Jamás vaciló la fe de
María en la divinidad; en su Hijo Jesús verá siempre al Dios Infinito.
Y, sin embargo y a
pesar de todo esto, ¡a qué pruebas no fue sometida su fe! Su Hijo es Dios, y el
Ángel le tiene dicho que ha de ocupar el trono de David y que Jesús ha de ser
un signo de contradicción y motivo de ruina y también de salvación; María
tendrá que huir a Egipto para librar al Niño de las furias del tirano Herodes;
durante treinta años, su Hijo, que es Dios y que viene a redimir el género
humano, vive en un pobre taller, en una vida de trabajo, de sujeción, de oscuridad.

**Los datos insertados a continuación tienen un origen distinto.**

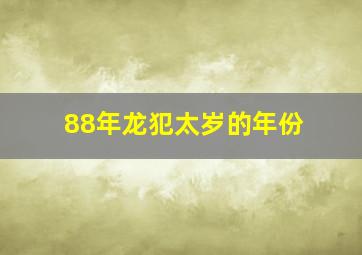 88年龙犯太岁的年份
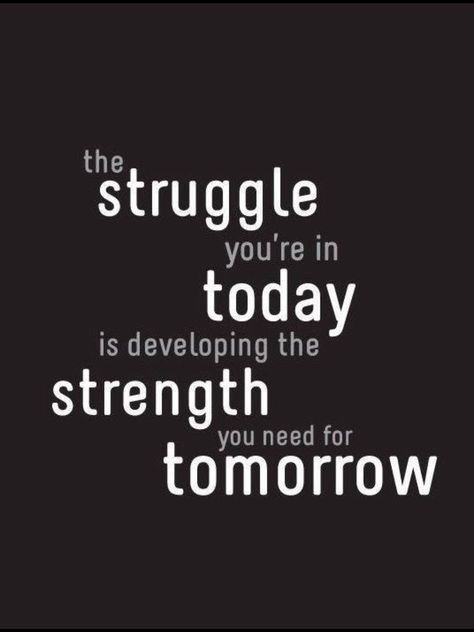 the
struggle
you're in
today
is developing the
strength
you need for
tomorrow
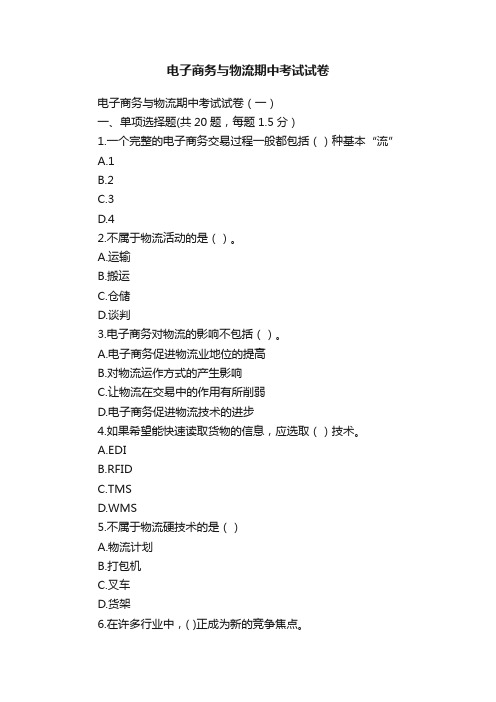 电子商务与物流期中考试试卷

电子商务与物流期中考试试卷（一）

一、单项选择题(共 20 题，每题 1.5 分）

1.一个完整的电子商务交易过程一般都包括（ ）种基本“流”

A.1

B.2

C.3

D.4

2.不属于物流活动的是（ ）。

A.运输

B.搬运

C.仓储

D.谈判

3.电子商务对物流的影响不包括（ ）。

A.电子商务促进物流业地位的提高

B.对物流运作方式的产生影响

C.让物流在交易中的作用有所削弱

D.电子商务促进物流技术的进步

4.如果希望能快速读取货物的信息，应选取（ ）技术。

A.EDI

B.RFID

C.TMS

D.WMS

5.不属于物流硬技术的是（ ）

A.物流计划

B.打包机

C.叉车

D.货架

6.在许多行业中，( )正成为新的竞争焦点。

Más tarde verá que a su Hijo lo odian a muerte los fariseos, lo verá abandonado
por sus mismos discípulos, en manos de sus enemigos, colgado en una cruz,
colmado de sarcasmos, hecho un abismo de sufrimientos. Le oirá gritar su
abandono por el Padre, pero su fe seguirá inquebrantable. Hasta el pie de la
cruz su fe brilla en todo su esplendor. María reconocerá siempre a su Hijo como
a su Dios, y por eso la Iglesia la aclama la “Virgen fiel” por excelencia: Virgo fidelis.
Esta fe es la fuente
de todo el amor de María para con su Hijo, y la que la hace estar siempre unida
con Él, aun en los dolores de su pasión y de su muerte.
Pidamos a la Virgen
que nos consiga esta fe firme y práctica que remata en el amor y en el
cumplimiento de la voluntad divina: “He aquí a la sierva del Señor; hágase
en mí según tu palabra”;
estas palabras resumen toda la existencia de María; ¡que ellas también
gobiernen las nuestras!
Esta fe ardorosa que
era para la Madre de Dios una fuente de amor, era también causa de gozo. Nos lo
enseña el Espíritu Santo, que sirviéndose de Isabel la proclama “bienaventurada
la que creyó” (San Lucas
I, 45).
Lo mismo será con
respecto a nosotros. San Lucas nos cuenta que a continuación de un discurso del
Señor a las turbas, una mujer, levantando la voz, exclamó: “Dichoso el
vientre que te llevó y los pechos que te alimentaron”. Y Jesús dijo: “Más bien, dichosos los que
oyen la palabra de Dios y la practican” (San Lucas XI, 27). Jesús no contradijo en manera alguna
la exclamación de la mujer judía; pues qué, ¿no fue Él quien inundó de alegrías
incomparables el corazón de su Madre?
Únicamente quiere
enseñarnos dónde se encuentra el principio de la alegría, lo mismo para
nosotros que para Ella. El privilegio de la maternidad divina es algo único;
María es la criatura insigne que Dios escogió, desde toda la eternidad, para la
asombrosa misión de ser la Madre de su Hijo: ahí está la raíz de todas las
grandezas de María.
Pero Jesucristo
quiere enseñarnos que así como mereció la Virgen las alegrías de la maternidad
por su fe y por su amor, podemos participar también nosotros, no ciertamente en
la gloria de haberle dado a luz, pero sí de la alegría de concebirlo en
nuestras almas. ¿Cómo alcanzaremos esta alegría? “Escuchando y practicando
la palabra de Dios”. La
escuchamos por la fe, la practicamos, cumpliendo con amor lo que ella nos
manda.
Tal es para nosotros,
como para la Virgen, la fuente de la verdadera alegría del alma; tal el camino
de la verdadera felicidad. Si después de haber inclinado nuestro corazón a las
enseñanzas de Nuestro Señor Jesucristo, obedecemos a sus órdenes y permanecemos
unidos con Él, nos amará tanto —y es Jesucristo quien lo afirma—
como si fuésemos “su madre, su hermano y su hermana” (San Mateo XII, 50).
¿Qué unión más estrecha
y más fecunda podíamos desear?
Dom
Columba Marmión
(Tomado de su libro “Jesucristo en sus misterios”)
2 comentarios:
De los sermones mas profundos que he leído en mi vida. ¡ Gloria a Dios !
CD
¡Que bellas son las reflexiones de este santo varon, orgullo de la Iglesia Catolica y de la Verde Eire!